Search the listing below for the line containing "Aloe Purifying Cleanser in Dubai". From there through the line containing "Почему картошка летает?", transcribe every line exactly, both ends included.

----- DATA FOR THIS EXERCISE -----

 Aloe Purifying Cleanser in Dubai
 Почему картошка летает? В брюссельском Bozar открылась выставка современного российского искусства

-----
----- DATA FOR THIS EXERCISE -----

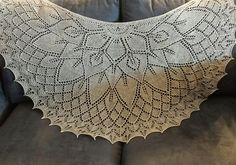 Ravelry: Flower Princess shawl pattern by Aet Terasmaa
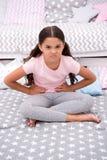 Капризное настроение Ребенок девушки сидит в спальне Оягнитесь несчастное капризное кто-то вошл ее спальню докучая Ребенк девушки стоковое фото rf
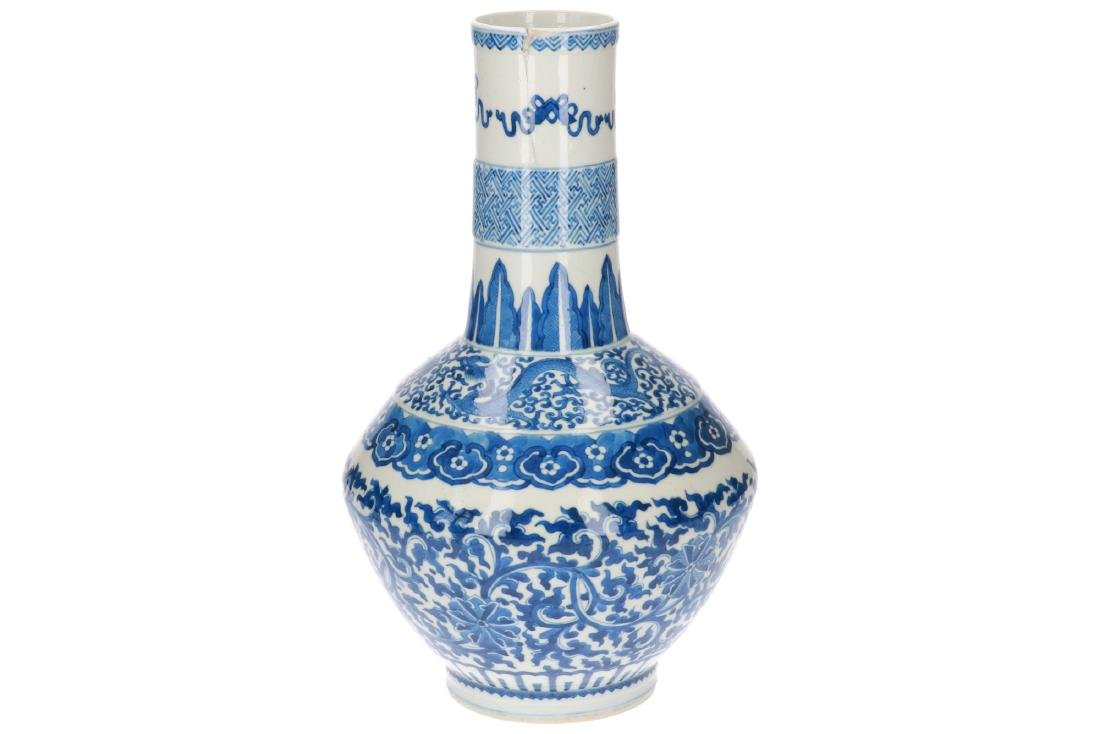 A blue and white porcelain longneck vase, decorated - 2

-----

RESPONSE AREA:
 Aloe Purifying Cleanser in Dubai
 Почему картошка летает? В брюссельском Bozar открылась выставка современного российского искусства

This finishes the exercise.